Two schedules S and S' are said to be view equivalent if the following three conditions hold:
1. The same set of transactions participates in S and S', and S and S' include the
same operations of those transactions.
2. For any operation ri(X) of Ti in S, if the value of X read by the operation has
been written by an operation wj(X) of Tj (or if it is the original value of X
before the schedule started), the same condition must hold for the value of X
read by operation ri(X) of Ti in S'.
3. If the operation wk(Y) of Tk is the last operation to write item Y in S, then
w
k(Y) of Tk must also be the last operation to write item Y in S'.
Point 1 is very obvious.
Point 2 - simply says that reads should be similar
i.e. if in a Schedule S a Trans Ti reads a Data item 'A' which is updated by Trans Tj then in S' also Trans Ti must read data item 'A' modified by Tj only.Also initial reads should be same i.e. If Trans Ti reads 'A' from initial database in Schedule S then in S' also Ti should read 'A' from initial database only.
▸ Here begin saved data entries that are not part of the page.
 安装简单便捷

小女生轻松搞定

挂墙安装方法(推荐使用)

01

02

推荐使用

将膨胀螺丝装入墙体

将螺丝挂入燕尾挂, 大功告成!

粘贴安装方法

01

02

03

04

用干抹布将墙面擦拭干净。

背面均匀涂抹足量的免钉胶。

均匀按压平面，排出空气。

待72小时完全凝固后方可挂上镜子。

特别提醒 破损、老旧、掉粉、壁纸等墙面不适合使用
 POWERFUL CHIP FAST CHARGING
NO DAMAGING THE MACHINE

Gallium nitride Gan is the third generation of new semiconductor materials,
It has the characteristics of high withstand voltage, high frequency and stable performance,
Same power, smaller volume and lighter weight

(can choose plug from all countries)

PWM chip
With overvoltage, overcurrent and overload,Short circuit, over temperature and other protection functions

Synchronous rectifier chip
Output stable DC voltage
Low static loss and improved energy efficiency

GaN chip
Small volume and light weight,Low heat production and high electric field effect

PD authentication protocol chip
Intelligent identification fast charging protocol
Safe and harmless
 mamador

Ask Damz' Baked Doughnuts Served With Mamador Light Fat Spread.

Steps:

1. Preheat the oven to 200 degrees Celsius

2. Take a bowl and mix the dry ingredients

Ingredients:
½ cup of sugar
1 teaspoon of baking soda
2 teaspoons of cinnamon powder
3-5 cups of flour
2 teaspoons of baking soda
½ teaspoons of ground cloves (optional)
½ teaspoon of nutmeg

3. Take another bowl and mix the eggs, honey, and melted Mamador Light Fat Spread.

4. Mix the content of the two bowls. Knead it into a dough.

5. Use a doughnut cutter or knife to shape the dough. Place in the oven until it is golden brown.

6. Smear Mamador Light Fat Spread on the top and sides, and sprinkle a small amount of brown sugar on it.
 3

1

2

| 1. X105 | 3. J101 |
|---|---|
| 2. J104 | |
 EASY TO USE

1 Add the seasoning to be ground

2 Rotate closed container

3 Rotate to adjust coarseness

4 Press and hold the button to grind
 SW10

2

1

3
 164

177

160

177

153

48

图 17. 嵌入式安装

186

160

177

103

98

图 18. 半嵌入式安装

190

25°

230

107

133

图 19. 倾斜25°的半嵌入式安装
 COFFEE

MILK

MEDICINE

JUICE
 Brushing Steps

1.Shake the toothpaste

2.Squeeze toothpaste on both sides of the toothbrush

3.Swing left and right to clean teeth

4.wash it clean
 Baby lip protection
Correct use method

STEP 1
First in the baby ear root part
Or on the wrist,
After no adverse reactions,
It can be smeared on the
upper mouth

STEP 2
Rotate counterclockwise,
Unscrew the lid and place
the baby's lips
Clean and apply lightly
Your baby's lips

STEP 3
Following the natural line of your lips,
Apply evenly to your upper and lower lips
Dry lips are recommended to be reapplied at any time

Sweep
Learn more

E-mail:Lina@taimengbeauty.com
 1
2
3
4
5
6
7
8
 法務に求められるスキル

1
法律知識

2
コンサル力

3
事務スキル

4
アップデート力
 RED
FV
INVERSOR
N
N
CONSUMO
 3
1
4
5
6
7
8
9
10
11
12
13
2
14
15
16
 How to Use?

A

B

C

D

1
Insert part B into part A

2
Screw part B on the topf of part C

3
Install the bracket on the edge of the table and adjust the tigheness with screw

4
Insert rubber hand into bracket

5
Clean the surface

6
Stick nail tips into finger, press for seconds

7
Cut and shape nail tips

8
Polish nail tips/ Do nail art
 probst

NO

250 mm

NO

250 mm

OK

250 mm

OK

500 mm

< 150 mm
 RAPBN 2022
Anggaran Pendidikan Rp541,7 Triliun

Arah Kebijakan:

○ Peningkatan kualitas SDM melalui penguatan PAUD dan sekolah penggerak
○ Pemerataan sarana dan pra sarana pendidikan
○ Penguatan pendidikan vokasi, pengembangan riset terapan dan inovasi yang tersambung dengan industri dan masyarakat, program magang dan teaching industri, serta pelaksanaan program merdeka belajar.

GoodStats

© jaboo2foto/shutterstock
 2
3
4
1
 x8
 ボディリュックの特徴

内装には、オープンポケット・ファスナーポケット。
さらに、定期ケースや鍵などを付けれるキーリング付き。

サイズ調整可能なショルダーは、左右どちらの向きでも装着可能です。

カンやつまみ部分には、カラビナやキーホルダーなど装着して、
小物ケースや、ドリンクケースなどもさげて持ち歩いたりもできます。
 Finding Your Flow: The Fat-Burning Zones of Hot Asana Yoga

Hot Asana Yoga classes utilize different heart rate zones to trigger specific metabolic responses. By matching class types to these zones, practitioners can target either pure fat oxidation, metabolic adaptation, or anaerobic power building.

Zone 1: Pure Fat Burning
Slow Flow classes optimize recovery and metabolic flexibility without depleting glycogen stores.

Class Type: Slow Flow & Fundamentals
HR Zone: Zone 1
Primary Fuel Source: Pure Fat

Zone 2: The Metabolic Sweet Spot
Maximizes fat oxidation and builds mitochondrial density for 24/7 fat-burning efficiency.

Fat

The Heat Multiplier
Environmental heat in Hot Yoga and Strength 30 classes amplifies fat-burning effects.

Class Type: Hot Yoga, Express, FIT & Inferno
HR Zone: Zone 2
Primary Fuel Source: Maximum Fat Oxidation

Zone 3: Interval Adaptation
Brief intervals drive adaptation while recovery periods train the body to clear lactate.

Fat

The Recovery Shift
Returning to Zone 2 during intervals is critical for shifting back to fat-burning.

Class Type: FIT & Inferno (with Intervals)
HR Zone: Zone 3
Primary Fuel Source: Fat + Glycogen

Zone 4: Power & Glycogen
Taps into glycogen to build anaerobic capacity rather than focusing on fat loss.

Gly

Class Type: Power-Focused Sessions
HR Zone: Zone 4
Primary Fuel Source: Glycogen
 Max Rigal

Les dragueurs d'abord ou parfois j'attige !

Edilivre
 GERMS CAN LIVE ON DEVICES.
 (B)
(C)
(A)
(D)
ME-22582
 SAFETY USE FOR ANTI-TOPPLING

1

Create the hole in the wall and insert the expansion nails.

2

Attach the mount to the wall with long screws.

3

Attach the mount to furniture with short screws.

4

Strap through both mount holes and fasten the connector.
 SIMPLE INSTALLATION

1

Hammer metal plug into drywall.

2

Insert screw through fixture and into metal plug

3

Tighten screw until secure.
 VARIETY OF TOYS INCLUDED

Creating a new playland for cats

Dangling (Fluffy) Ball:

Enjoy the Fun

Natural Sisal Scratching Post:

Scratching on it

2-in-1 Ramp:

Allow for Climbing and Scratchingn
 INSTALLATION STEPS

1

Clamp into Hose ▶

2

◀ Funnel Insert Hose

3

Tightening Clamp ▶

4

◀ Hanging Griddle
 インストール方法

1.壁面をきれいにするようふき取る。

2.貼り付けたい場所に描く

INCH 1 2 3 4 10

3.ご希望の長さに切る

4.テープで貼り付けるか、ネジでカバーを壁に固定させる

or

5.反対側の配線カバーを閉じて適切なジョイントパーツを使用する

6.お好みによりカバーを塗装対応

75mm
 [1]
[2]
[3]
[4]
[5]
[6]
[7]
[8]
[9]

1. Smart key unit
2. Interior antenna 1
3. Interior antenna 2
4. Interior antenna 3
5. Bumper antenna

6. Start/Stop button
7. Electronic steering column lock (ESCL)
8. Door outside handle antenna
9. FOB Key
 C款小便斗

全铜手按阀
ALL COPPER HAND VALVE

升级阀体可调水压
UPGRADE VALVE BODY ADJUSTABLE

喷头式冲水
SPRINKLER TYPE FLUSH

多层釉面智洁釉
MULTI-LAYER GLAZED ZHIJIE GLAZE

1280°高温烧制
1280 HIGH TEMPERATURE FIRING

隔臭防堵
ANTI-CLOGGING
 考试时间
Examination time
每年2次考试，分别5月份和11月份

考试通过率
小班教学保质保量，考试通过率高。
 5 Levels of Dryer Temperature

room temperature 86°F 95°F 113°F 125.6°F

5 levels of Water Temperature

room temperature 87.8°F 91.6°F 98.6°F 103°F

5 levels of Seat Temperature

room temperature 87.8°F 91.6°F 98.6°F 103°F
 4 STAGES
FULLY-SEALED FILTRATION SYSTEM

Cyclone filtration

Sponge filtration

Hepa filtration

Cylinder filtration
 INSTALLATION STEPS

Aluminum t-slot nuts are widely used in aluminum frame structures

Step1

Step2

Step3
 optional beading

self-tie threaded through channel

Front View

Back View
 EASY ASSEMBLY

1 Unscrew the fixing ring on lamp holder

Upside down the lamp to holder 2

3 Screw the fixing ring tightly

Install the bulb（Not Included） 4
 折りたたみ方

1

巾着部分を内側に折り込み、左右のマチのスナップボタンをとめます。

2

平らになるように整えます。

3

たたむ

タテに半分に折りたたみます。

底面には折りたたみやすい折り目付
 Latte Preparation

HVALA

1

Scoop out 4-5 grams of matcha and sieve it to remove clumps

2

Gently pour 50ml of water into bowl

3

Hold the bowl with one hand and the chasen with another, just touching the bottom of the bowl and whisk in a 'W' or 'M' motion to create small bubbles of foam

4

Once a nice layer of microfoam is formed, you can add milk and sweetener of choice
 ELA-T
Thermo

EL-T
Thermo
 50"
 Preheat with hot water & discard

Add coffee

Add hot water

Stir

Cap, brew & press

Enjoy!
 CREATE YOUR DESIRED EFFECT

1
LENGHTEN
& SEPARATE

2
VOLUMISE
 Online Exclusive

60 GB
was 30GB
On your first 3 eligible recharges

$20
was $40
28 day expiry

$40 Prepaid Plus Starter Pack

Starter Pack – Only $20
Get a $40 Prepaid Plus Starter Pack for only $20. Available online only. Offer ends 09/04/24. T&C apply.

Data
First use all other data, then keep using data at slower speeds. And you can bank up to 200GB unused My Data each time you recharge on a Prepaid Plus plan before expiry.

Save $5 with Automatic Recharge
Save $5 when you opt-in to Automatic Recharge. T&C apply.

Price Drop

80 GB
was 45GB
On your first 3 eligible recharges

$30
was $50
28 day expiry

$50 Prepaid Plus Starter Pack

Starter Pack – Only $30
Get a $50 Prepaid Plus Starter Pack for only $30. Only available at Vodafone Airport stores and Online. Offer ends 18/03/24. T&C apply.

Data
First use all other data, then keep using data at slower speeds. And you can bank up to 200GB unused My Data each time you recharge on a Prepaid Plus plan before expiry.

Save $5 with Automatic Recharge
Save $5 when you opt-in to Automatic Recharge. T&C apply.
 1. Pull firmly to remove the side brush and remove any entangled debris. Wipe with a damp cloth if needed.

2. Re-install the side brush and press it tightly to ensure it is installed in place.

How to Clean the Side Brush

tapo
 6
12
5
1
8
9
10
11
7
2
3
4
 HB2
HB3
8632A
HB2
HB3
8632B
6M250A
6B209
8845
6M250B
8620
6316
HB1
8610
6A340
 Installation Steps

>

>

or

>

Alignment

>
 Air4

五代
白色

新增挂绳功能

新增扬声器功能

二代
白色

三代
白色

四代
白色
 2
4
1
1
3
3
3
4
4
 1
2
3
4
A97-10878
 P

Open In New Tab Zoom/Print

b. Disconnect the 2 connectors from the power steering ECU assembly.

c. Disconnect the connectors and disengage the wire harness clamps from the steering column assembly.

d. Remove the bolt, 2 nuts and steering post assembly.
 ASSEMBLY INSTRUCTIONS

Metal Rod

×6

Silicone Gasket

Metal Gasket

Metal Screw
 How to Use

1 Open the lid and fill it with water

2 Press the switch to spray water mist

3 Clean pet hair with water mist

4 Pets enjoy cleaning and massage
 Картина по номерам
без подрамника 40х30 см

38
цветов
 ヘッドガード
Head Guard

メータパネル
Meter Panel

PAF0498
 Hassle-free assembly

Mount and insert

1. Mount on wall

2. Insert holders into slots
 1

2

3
Point 3 - Final write should be same.If Ti updates 'A' finally(last updation) in S then in S' also 'A' must be finally updated by same Ti only
Now for the given question
Final Writes
A is written by T3,T4(final write).So in any View equal schedule T4 W(A) must be after T3 W(A).For View equal serial schedule we can say T4 must be executed after T3 ( denoted by T3->T4)
B is written by T1,T4.B is finally written by T4. So T1->T4
C and D are written by only one transactions so they can't cause final updation violation.
Now checking for Reads
T3 reads C which was updated by T1 so T1->T3
T2 reads B which was updated by T1 so T1->T2
T1->T4,T1->T3,T1->T2.So we can say T1 should be the First Trans
T4->T2 is not possible as in that case read R(B) of T2 will be from updation of Write of T4( instead of T1)
so T2->T4
with T3->T4 T1->4 and T2->T4 it is clear that T4 must be last trans
to check for T2 and T3 see that T3->T2 is not possible as T2 reads A from initial database.
so T2->T3
Final Answer T1->T2->T3->T4